RFD 135 - Kubernetes App discovery

Required Approvers

Engineering: @r0mant && @tigrato
Product: @klizhentas || @xinding33
Security: @reedloden || @jentfoo

What

Proposes discovery of apps that are hosted inside Kubernetes clusters and exposed as services.

Related issue: #25538

Why

Some users dynamically deploy apps into their Kubernetes clusters and expose those as Kubernetes services. When they actively create/update/remove apps, manually trying to mirror these changes to Teleport may be time-consuming and prone to errors, especially for organizations that have a large number of services running in their Kubernetes clusters. Teleport will be able to discover Kubernetes service and automatically register them as Teleport apps and keep them in up to date state, simplifying process and making user experience much better.

Scope

In this document we focus on dynamically creating Teleport apps based on discovery of services in Kubernetes clusters that are running Teleport agents. Discovery service and app service should be running inside the Kubernetes cluster whose services are being exposed.

Details

Kubernetes app discovery will build upon existing infrastructure for other discovery capabilities that are already there. We will add another type of matchers to the discovery service configuration - kubernetes. If these matchers are present, every 5 minutes discovery service will poll Kubernetes cluster, inside which it is running, for a list of services. Based on this list, it will form a list of Teleport apps resources and update it on the backend, constantly keeping the dynamic apps state up to date. Writing to the backend will be handled by already existing mechanism in our code - reconciler. Reconciler will compare given fresh list of resources and resources we currently have on the backend, and then will decide on appropriate actions (create/update/delete) that are required on the backend to change resources to the desired state. The Teleport app service that runs in the same Kubernetes cluster will then react to those changes, and will start/stop proxying apps that are selected by appropriate labels.

* [WHAT IS NEEDED]: Please answer from the Kubernetes app discovery proposal: how often will the discovery service poll the cluster for its list of services when kubernetes matchers are present? You won't need the records that come after this text.

* [DATA SHOWN]:
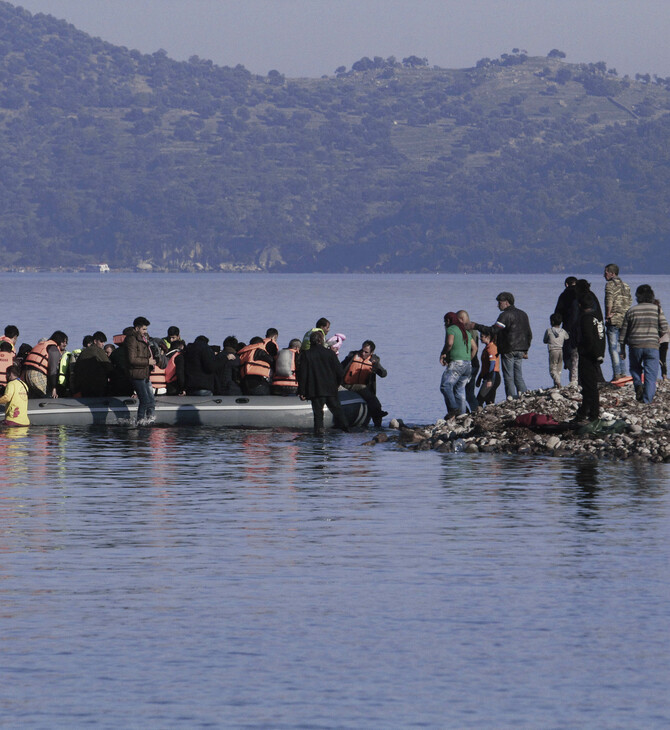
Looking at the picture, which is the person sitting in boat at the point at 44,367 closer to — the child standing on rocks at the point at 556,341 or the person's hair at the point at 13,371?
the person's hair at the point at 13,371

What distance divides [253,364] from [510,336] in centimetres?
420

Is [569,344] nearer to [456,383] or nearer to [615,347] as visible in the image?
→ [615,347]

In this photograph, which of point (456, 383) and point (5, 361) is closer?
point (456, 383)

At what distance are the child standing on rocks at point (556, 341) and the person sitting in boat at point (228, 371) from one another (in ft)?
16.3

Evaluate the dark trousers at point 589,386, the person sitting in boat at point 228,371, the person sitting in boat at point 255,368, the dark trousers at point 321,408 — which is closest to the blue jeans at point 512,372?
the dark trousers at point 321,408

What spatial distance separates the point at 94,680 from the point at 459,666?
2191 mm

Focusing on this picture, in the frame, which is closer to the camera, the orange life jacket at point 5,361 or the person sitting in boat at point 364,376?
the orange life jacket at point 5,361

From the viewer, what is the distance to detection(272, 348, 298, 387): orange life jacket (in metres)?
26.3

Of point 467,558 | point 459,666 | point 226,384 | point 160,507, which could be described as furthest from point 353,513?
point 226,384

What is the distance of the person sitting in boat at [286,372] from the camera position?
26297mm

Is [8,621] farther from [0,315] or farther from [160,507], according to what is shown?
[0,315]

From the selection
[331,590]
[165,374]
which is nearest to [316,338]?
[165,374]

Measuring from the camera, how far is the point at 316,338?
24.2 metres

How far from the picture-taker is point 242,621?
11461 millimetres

* [FINISHED TASK]: Every 5 minutes.